Açılanan gerekçelerle aşağıdaki şekilde, taleple bağlı kalınarak hasar onarım bedeli talebinin kabulüne, noter masrafı yönünden kısmen kabulüne, değer kaybı yönünden talebin reddine, bilirkişi ücreti talebinin yargılama giderlerinde değerlendirilmesine ilişkin hüküm kurulmuştur.

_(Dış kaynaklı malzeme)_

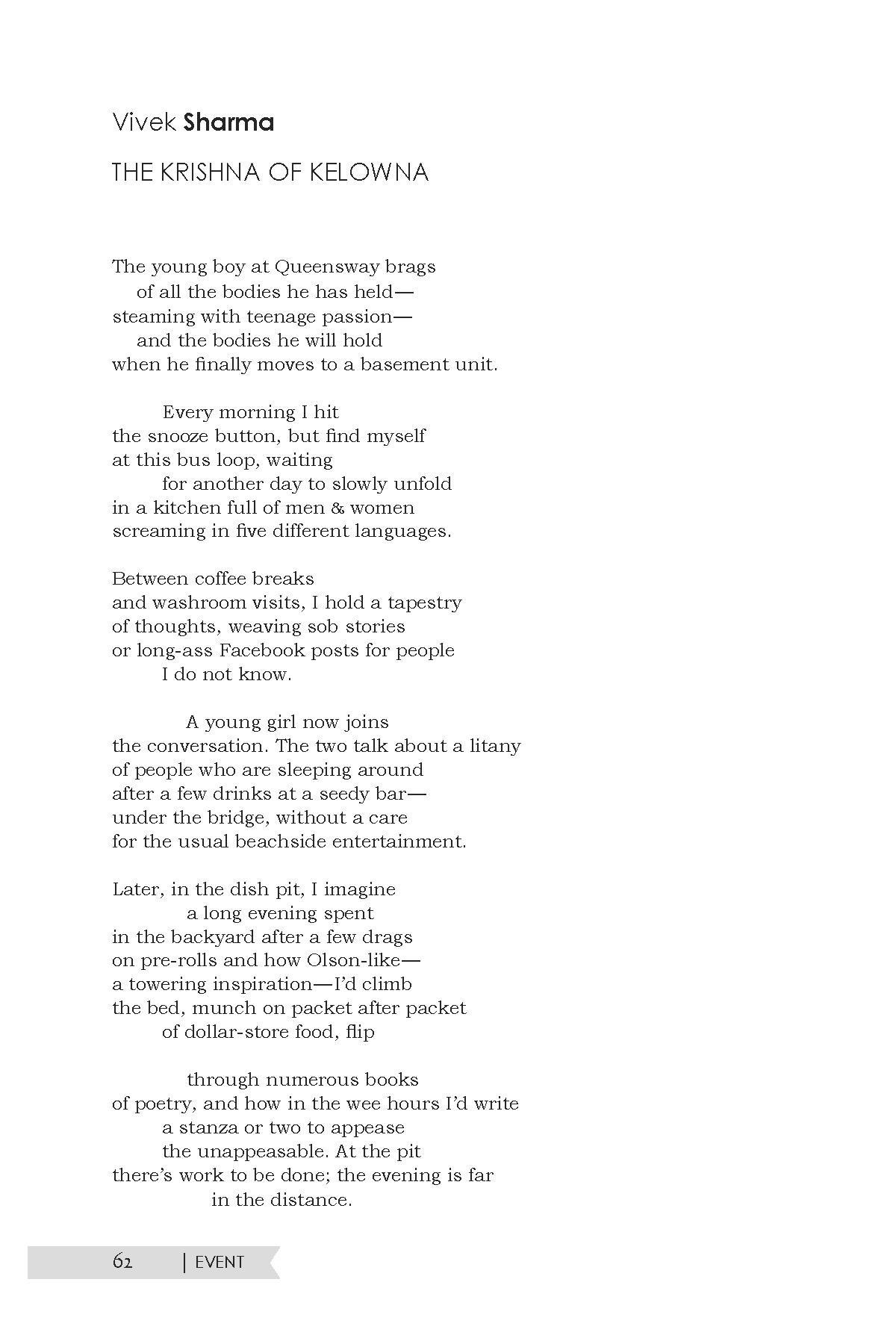 Vivek Sharma

THE KRISHNA OF KELOWNA

The young boy at Queensway brags
of all the bodies he has held—
steaming with teenage passion—
and the bodies he will hold
when he finally moves to a basement unit.

Every morning I hit
the snooze button, but find myself
at this bus loop, waiting
for another day to slowly unfold
in a kitchen full of men & women
screaming in five different languages.

Between coffee breaks
and washroom visits, I hold a tapestry
of thoughts, weaving sob stories
or long-ass Facebook posts for people
I do not know.

A young girl now joins
the conversation. The two talk about a litany
of people who are sleeping around
after a few drinks at a seedy bar—
under the bridge, without a care
for the usual beachside entertainment.

Later, in the dish pit, I imagine
a long evening spent
in the backyard after a few drags
on pre-rolls and how Olson-like—
a towering inspiration—I'd climb
the bed, munch on packet after packet
of dollar-store food, flip

through numerous books
of poetry, and how in the wee hours I'd write
a stanza or two to appease
the unappeasable. At the pit
there's work to be done; the evening is far
in the distance.

62 | EVENT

HÜKÜM: Yukarıda Açıklanan Nedenlerle;
-Davanın KISMEN KABUL, KISMEN REDDİNE,
1-Davanın KABULÜ ile;19.765,00 TL tamir bedeli, 545,26 TL noter masrafı olmak üzere toplam 20.310,26 TL nin dava tarihi olan 08/04/2021 tarihinden itibaren işleyecek avans faizi ile birlikte davalıdan alınarak davacıya ödenmesine,
2-Fazlaya ilişkin istemlerin REDDİNE,
3-Arabuluculuk Kanunu’nun 18/A-(13) maddesi ve Hukuk Uyuşmazlıklarında Arabuluculuk Yönetmeliğinin 26/2 maddeleri ile Arabuluculuk Asgari Ücret Tarifesi uyarınca —— bütçesinden ödenecek 1.320-TL arabuluculuk ücretinden davanın kabul ve red oranına göre 621,23-TL ‘nin davalıdan, 698,77-TL’nin davacıdan tahsili ile Hazineye Gelir Kaydına,
4-Karar tarihinde alınması gerekli 1.387,39-TL harcın davacı tarafça peşin ve ıslah harcı olarak yatırılan 788,30-TL harçtan mahsubu ile bakiye 599,09-TL harcın davalıdan tahsili ile hazineye gelir kaydına,
5-Davacı tarafından yapılan 2.086,00 TL yargılama gideri ve 531,00 TL bilirkişi rapor ücreti üzerinden davanın kabul oranına göre belirlenen 1.231,64-TL’nin, davacı tarafça yatırılan 59,30 TL peşin ve 729,00-TL ıslah harç giderinin toplamı 2019,94-TL’nin davalıdan tahsili ile davacıya ödenmesine, davacı tarafça yapılan yargılama giderinin bakiye kısmının davacı üzerinde bırakılmasına, davalı tarafından yargılama gideri yapılmadığından bu hususta karar verilmesine yer olmadığına,
6-Davacı taraf kendisini vekille temsil ettirdiğinden karar tarihinde geçerli A.A.Ü.T. deki esaslara göre belirlenen 9.200,00 TL vekalet ücretinin davalıdan alınarak davacıya verilmesine,
7-Davalı kendisini vekille temsil ettirdiğinden karar tarihinde geçerli A.A.Ü.T. deki esaslara göre belirlenen 9.200,00 TL vekalet ücretinin davacıdan alınarak davalıya verilmesine,
8-Taraflarca yatırılan ve sarf edilmeyen gider avansının karar kesinleştiğinde yatırana iadesine,Dair, davacı vekilinin ve davalı vekilinin (e-duruşma) yüzüne karşı, gerekçeli kararın tebliğinden itibaren 2 hafta içerisinde —— Bölge Adliye Mahkemesi’ne İstinaf Kanun yolu açık olmak üzere verilen karar açıkça okunup, usûlen anlatıldı.